How to Cope With Tragedy Onscreen: Spike Lee’s ‘25th Hour’
This story is part of my weekly “Have you seen …” series where I highlight movies that I think are under-appreciated, misunderstood, or simply worth talking about. New entries are published every Wednesday. NOTICE: Spoilers follow.
How strange it must have been for audiences who went to see BlacKkKlansman in 2018: those who expected an out-and-out Spike Lee movie instead got a pretty sound cop flick, and those who expected a sound cop flic got what they wanted — until the finale, when Lee began to intersperse footage of contemporary racial unrest across the country, culminating in a tribute to Heather Heyer, murdered by a white supremacist in Charlottesville the year prior.

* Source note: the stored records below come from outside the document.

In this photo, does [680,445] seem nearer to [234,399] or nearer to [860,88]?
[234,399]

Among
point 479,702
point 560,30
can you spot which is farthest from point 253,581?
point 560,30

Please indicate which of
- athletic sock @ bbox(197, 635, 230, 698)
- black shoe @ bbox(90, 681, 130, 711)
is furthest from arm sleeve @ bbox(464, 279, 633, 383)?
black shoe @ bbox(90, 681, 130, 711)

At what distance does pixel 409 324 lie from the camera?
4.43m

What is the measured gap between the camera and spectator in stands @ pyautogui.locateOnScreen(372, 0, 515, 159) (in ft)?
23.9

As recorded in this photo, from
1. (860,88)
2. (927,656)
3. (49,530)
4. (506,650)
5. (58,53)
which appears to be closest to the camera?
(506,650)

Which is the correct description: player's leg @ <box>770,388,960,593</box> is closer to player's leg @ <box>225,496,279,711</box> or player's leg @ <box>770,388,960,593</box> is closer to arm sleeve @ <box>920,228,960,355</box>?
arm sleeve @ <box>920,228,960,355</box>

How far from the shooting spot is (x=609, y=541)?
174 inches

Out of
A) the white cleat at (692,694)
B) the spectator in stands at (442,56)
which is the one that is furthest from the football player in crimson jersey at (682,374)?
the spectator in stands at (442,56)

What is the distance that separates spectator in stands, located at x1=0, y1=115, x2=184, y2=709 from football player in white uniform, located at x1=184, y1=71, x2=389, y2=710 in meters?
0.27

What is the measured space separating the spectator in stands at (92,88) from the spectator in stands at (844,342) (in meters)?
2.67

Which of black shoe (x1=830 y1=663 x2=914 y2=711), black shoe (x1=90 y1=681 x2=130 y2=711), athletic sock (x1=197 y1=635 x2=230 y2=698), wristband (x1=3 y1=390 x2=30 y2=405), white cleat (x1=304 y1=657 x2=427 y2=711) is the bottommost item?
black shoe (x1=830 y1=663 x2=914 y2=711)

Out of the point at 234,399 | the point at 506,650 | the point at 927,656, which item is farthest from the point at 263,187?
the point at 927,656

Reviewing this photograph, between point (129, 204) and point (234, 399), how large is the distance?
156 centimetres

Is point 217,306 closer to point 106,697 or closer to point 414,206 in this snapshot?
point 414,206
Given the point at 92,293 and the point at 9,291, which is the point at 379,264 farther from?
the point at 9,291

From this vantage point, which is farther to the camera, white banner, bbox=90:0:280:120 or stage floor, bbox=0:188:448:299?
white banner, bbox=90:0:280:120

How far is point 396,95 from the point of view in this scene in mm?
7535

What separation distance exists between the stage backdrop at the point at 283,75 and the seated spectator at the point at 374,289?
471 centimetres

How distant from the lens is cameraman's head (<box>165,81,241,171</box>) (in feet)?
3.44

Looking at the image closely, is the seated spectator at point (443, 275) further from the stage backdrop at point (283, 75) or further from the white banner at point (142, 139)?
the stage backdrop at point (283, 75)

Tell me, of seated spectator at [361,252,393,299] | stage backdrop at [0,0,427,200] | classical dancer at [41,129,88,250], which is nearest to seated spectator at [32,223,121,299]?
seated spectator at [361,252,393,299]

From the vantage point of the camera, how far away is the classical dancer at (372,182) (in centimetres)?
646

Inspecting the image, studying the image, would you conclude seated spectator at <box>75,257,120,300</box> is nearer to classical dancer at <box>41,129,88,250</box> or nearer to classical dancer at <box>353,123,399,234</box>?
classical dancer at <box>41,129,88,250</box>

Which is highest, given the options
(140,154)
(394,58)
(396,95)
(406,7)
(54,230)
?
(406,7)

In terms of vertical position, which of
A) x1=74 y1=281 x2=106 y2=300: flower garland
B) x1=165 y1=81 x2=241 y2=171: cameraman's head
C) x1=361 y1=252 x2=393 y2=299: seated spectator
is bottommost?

Subtle Lee is not, but his instinct here is one many directors in his tier tend to shy away from: taking pre-existing material — in this case, a story about the police breaking up a cell of KKK members in the early 70s—and grafting onto it an explicit concern for contemporary events. Many would have watched BlacKkKlansman and be fully capable of making these connections on their own, but Lee leaves no room for doubt: his films are statements, not artifacts.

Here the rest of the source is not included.